::: Document section
I’ve always been against the lottery on an intellectual level. It amounts in practice to a tax on dreamers, depriving the hopeful of money that would be better spent on lunch or a pack of cigarettes. Though it’s promoted as a way to funnel money towards education, I’ve never seen convincing evidence that legalized, government-administered gambling has done much to improve the educational standing of America’s youth. These, and other reasons (aka I have literally no money), led me to abstain from the recent Powerball drawing.
Since seeing that nice couple and their dog on TV celebrating their big win, however, I’ve developed an acute case of non-buyer’s remorse. Though they seem like nice folks and all, I just get the impression that I would make a much better lottery winner. Now don’t get me wrong; by “better,” I certainly don’t mean “more philanthropic” or “more conservative in my investments.” I just mean I’d have more fun, zany, irresponsible, and morally questionable things to do with the money than “pay off my mortgage” and “buy a horse.”
First order of business would, of course, be letting the money go straight to my head. The second that check clears, I start burning bridges — friends, family, colleagues, nice baristas, they can all go cry their poor eyes out. I’m currently living with my parents, so I’d take a chunk of that cash and send them off to a home (they’re only in their mid-50s, but money opens doors, so to speak). But who would settle for their current living situation with 800-million-some-odd dollars sitting pretty in their bank account? I’d buy myself an immaculately preserved 19th century brick row-house in the nicest part of town, park-adjacent, and hire my former friends as the help. They say money can’t buy happiness, but I think the image of my buddy Dave in a French maid outfit picking up dog shit comes pretty close.
A boat would definitely be in order, too, and none of that nouveau-riche yacht nonsense. I’m thinking something pirate-y, with both working cannons and a sweet-ass sound system. And I guess I’d need a crew, too, so there’s another million spent on one-legged dudes with sailing experience.
Of course, my wardrobe would get some upgrades as well. I’m currently rocking the 80-year-old college professor look, but I think once you have at least $100 million, you’re legally required to start dressing like Prince. I guess that’s a philanthropic use of my money; I could single-handedly revitalize the purple crushed-velvet blazer industry.
Some plastic surgery would be nice, too. Liposuction, of course, but I imagine with an unlimited budget, I’d get real weird with it. Michael Jackson already perfected the “look like a Diana Ross serial killer” angle, so maybe I could look like another 70s disco star? I bet I’d make a pretty convincing Dolly Parton with the right doctor at the helm, and they could use the leftover fat from the liposuction to give me oversized tits.
Once all that is complete, I’d have to find a hobby and go full-on Howard Hughes with it. Maybe I could buy a niche sport, like Jai Alai or disc golf. Barring that, I’ll just piss the rest of the money away on bad inventions and cocaine.
I guess, on second thought, this nice couple from Tennessee should probably keep the money, and I’ll just go on recycling cans and working on unpaid writing gigs. C’est la vie.
::::::
::: Source data
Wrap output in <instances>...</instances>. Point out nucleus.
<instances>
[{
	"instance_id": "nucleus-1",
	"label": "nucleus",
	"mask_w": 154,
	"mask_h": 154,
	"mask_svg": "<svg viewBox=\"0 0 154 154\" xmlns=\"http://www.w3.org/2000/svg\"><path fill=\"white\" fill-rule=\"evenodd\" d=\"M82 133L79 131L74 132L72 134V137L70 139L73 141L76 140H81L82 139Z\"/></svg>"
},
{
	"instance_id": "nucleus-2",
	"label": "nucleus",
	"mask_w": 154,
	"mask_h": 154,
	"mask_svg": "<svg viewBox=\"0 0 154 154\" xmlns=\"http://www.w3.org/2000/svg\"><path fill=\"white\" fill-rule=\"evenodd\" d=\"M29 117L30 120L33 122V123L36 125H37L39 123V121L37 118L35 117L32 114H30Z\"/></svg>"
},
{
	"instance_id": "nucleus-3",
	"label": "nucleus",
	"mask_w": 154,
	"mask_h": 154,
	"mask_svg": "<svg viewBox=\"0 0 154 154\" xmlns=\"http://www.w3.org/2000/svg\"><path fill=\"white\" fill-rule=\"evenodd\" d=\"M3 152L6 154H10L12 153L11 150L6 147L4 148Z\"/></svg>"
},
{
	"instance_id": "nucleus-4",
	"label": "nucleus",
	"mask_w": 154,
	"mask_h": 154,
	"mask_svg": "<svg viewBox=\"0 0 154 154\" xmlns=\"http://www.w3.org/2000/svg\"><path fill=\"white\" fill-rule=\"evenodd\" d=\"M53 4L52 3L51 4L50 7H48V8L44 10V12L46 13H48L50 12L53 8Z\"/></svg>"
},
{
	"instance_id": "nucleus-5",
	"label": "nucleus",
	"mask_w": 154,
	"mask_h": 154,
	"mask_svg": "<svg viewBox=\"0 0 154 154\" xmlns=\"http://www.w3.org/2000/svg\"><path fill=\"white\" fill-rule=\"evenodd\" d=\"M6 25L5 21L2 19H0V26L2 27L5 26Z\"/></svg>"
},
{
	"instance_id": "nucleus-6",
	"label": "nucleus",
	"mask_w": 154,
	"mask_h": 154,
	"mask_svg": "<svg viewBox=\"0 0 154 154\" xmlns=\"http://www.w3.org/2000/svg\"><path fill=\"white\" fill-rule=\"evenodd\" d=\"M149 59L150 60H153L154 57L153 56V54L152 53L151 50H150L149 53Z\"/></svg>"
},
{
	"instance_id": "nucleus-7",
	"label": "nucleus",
::::::
§ **Exercise description**:
Answer these questions from the humor piece about winning the lottery:
(a) Which state is the winning couple from?
(b) What kind of boat would the writer want instead of a yacht?
(c) Which two niche sports does the writer consider buying?

§ **Solution**:
(a) Tennessee.
(b) A pirate-style boat with working cannons and a powerful sound system.
(c) Jai Alai or disc golf.